What this task involves: Up to the line containing "1975 50 2025", nothing is kept; from that line through the end of the data below, output every line exactly.

☆ ☆ ☆ ☆

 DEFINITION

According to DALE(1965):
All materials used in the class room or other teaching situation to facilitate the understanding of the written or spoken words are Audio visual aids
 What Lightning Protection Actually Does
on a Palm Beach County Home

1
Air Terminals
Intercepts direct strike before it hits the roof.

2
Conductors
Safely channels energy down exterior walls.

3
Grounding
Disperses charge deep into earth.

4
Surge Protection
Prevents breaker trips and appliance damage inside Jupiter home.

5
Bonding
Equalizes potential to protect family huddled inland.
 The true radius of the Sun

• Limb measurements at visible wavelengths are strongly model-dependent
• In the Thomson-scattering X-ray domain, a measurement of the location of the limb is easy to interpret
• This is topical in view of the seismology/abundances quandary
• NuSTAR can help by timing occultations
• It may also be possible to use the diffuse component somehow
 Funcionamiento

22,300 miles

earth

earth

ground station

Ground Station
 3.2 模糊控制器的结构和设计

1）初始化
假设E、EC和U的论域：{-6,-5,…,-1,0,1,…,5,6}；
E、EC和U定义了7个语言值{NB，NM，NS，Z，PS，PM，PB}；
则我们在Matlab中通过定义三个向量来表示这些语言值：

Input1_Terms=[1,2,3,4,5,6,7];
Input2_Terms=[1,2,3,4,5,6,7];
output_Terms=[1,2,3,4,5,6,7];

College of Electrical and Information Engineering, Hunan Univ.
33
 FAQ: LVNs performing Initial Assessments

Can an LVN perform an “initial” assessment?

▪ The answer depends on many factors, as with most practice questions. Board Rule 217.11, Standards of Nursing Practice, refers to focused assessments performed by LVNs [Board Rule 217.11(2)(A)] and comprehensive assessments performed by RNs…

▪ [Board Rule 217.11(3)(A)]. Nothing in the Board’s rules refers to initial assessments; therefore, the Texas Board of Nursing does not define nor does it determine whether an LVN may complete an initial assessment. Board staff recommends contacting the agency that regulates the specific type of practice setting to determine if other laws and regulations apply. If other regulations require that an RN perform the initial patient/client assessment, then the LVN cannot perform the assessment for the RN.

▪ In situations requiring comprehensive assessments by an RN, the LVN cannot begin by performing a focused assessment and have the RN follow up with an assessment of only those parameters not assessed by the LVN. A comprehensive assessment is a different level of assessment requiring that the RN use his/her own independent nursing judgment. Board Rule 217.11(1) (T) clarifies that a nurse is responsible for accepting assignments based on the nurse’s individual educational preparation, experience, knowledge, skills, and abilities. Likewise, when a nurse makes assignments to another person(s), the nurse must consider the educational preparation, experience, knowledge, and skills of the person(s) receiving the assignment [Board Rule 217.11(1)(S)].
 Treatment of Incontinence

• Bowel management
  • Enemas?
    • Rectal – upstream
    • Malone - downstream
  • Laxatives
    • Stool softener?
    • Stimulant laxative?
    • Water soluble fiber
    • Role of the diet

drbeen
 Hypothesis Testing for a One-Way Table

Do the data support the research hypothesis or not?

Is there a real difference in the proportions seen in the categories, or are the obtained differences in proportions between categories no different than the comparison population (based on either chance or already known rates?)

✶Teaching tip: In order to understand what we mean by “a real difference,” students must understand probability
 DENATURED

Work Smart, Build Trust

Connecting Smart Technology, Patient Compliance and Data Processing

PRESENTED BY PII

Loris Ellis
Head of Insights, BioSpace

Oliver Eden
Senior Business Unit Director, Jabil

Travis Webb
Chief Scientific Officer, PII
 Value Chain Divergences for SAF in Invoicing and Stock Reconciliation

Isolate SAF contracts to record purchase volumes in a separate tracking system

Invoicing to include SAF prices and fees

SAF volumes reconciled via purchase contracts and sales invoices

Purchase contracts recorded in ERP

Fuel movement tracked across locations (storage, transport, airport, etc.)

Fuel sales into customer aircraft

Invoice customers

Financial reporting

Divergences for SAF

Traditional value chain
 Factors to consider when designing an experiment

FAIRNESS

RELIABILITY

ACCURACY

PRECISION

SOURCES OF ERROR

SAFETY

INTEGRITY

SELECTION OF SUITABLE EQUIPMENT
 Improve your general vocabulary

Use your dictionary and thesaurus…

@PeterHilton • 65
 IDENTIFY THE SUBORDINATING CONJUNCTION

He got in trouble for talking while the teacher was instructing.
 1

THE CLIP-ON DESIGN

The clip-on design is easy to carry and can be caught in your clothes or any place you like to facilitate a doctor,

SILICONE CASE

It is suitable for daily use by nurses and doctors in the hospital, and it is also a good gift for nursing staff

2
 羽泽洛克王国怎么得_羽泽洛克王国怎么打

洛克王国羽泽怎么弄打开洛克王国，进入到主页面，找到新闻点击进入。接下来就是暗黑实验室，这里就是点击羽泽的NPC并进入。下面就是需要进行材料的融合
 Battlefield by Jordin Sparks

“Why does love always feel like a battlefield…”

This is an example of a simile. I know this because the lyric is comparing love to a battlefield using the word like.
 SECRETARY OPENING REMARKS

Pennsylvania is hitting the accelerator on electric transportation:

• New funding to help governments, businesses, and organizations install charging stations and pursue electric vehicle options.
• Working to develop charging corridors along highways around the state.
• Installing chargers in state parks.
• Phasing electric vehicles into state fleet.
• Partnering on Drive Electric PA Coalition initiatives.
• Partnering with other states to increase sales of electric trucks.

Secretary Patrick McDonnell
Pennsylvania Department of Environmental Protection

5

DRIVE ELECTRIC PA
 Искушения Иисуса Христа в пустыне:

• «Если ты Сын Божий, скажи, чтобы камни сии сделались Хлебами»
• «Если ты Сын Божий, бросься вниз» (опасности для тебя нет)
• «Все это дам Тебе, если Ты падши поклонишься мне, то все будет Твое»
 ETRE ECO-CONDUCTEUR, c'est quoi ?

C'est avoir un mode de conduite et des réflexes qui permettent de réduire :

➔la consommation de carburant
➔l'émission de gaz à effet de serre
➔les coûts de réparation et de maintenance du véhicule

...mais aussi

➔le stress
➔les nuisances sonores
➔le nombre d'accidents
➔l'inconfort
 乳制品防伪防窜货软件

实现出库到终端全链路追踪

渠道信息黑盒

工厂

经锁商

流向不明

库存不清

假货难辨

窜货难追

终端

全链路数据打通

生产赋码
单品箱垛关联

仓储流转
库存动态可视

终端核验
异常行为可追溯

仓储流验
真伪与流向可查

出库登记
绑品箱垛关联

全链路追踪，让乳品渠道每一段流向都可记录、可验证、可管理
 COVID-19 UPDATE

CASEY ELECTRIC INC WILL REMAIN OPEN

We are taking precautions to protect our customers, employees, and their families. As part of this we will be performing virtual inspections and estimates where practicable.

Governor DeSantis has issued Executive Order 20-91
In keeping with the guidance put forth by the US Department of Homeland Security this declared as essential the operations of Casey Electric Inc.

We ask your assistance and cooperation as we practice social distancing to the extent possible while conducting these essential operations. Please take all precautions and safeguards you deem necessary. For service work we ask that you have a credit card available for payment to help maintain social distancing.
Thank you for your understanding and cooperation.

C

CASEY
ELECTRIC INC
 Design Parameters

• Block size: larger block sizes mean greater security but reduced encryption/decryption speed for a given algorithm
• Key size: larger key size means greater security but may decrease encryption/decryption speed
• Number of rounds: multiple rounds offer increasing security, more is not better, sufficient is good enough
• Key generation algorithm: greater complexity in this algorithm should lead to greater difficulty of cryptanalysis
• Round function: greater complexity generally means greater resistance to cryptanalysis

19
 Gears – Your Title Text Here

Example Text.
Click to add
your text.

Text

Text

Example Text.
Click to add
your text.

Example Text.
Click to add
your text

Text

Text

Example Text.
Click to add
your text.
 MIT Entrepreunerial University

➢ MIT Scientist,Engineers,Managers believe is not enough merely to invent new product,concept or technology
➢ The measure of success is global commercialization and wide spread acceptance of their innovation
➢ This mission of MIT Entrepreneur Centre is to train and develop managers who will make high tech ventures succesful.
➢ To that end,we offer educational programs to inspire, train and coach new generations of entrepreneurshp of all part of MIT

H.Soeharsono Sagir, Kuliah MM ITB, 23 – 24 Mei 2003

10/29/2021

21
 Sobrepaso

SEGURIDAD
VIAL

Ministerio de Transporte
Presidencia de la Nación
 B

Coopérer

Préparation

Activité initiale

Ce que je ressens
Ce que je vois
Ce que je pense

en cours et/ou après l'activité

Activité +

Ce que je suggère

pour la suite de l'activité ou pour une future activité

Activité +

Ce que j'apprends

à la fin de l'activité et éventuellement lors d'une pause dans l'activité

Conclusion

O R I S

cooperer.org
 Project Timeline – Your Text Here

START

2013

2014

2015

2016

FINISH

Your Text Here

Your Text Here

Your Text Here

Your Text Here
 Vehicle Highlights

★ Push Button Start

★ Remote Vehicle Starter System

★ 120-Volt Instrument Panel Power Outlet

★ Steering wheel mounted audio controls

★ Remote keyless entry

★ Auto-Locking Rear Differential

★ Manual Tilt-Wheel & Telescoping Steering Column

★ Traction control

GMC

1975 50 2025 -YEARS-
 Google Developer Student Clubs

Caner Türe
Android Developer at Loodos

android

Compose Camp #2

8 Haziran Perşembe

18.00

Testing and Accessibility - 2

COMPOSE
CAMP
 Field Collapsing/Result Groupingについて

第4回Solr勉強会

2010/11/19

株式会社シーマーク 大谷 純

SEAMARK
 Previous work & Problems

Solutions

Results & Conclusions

☆ ☆ ☆ ☆

Solution for this exercise:
1975 50 2025 -YEARS-
 Google Developer Student Clubs

Caner Türe
Android Developer at Loodos

android

Compose Camp #2

8 Haziran Perşembe

18.00

Testing and Accessibility - 2

COMPOSE
CAMP
 Field Collapsing/Result Groupingについて

第4回Solr勉強会

2010/11/19

株式会社シーマーク 大谷 純

SEAMARK
 Previous work & Problems

Solutions

Results & Conclusions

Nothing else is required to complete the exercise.